The hypothesis of NK cells in liver transplantation tolerance. In the liver, donor hepatic NK cells promote tolerance, possibly by directly killing recipient immune cells including activated T cells and recipient immature DCs recruited to the allograft, which limited the immune rejection responses. Recipient NK cells would switch to a tolerant phenotype in the tolerogenic hepatic microenvironment.
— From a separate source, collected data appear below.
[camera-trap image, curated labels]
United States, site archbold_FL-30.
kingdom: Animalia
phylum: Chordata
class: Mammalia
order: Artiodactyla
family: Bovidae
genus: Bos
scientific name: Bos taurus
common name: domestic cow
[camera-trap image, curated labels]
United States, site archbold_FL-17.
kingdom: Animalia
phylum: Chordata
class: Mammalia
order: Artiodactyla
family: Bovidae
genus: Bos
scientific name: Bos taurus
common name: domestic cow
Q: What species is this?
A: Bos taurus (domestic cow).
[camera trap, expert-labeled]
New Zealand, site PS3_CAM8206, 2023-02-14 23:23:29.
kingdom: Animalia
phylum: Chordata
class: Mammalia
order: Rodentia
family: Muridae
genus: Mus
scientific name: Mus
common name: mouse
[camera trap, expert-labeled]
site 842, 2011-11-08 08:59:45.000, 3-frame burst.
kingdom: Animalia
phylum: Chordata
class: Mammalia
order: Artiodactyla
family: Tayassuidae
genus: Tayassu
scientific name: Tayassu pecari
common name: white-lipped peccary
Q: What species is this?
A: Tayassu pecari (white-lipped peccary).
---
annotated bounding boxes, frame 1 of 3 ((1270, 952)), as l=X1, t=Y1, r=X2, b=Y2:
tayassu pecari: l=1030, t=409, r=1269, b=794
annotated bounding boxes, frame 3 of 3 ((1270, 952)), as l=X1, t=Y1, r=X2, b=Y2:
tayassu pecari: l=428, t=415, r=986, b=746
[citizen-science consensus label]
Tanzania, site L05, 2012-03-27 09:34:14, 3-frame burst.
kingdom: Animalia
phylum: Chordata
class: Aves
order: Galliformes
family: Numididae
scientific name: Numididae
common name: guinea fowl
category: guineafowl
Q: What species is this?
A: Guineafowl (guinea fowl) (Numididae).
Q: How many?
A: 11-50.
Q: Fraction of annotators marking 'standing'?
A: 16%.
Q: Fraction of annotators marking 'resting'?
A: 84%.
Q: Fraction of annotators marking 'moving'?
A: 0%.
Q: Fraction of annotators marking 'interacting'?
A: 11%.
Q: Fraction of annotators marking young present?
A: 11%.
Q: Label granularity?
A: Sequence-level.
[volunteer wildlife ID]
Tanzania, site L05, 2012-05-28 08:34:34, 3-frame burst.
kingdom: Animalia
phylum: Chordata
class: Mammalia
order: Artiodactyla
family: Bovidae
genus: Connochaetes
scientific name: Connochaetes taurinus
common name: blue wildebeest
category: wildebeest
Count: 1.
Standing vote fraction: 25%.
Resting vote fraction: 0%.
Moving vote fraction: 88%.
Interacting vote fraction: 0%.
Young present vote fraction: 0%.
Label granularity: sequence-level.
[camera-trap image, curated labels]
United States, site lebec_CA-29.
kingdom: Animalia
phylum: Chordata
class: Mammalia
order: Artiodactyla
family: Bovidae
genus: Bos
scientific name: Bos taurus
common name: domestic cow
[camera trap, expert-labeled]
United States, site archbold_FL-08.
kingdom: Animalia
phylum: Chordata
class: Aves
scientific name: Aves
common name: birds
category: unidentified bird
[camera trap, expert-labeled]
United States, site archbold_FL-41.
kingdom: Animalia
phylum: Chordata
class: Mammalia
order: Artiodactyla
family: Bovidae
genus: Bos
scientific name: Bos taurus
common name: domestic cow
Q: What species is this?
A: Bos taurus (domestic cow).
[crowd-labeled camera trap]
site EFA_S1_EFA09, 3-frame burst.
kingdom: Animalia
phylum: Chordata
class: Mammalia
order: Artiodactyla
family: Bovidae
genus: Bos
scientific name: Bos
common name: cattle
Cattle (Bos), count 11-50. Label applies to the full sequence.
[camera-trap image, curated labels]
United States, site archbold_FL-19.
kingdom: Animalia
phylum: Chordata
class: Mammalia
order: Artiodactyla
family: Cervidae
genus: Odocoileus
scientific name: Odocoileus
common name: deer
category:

In the secondary lymphoid organs, recipient NK cells kill donor passenger DCs, thereby limiting the activation of T cells by the direct pathway, but favoring the indirect pathway-primed alloreactive T cell response, which contributes to tolerance induction. DC, dendritic cell; NK, natural killer cell; APC, Antigen-presenting cell.

Figure 3

The fate of T cells in liver tolerance. The unique liver microenvironment determines the fate of T cells after activation. T cells were primed by DCs in secondary lymphoid organs or diverse hepatic-resident immobile non-professional APCs in the liver, such as hepatocytes, LSECs, KCs, and HSCs. They are insufficient to optimally prime T cells, which lead to the removal of alloreactive CTLs and suppress the differentiation of proinflammatory Th1 and Th17 cells but favor the skewing of immunosuppressive Th2 and Tregs. The liver is also referred as the graveyard of T cells, suggesting the specific ability of the liver to destroys T cells. Activated T cells would largely eliminate through clonal deletion, clonal anergy, apoptosis, “suicidal emperipolesis,” NK cell killing and T cell exhaustion, thus leading to liver tolerance. HSC, hepatic stellate cell; LSEC, liver sinusoidal endothelial cell; DC, dendritic cell; NK, natural killer cell; CTL, cytotoxic T lymphocyte; KC, Kupffer cell; Th1, T helper cell 1; Th2, T helper cell 2; Th17, T helper cell 17; Treg, Regulatory T cell; PD-L1, programmed death ligand 1; FasL, Fas ligand; APC, Antigen-presenting cell.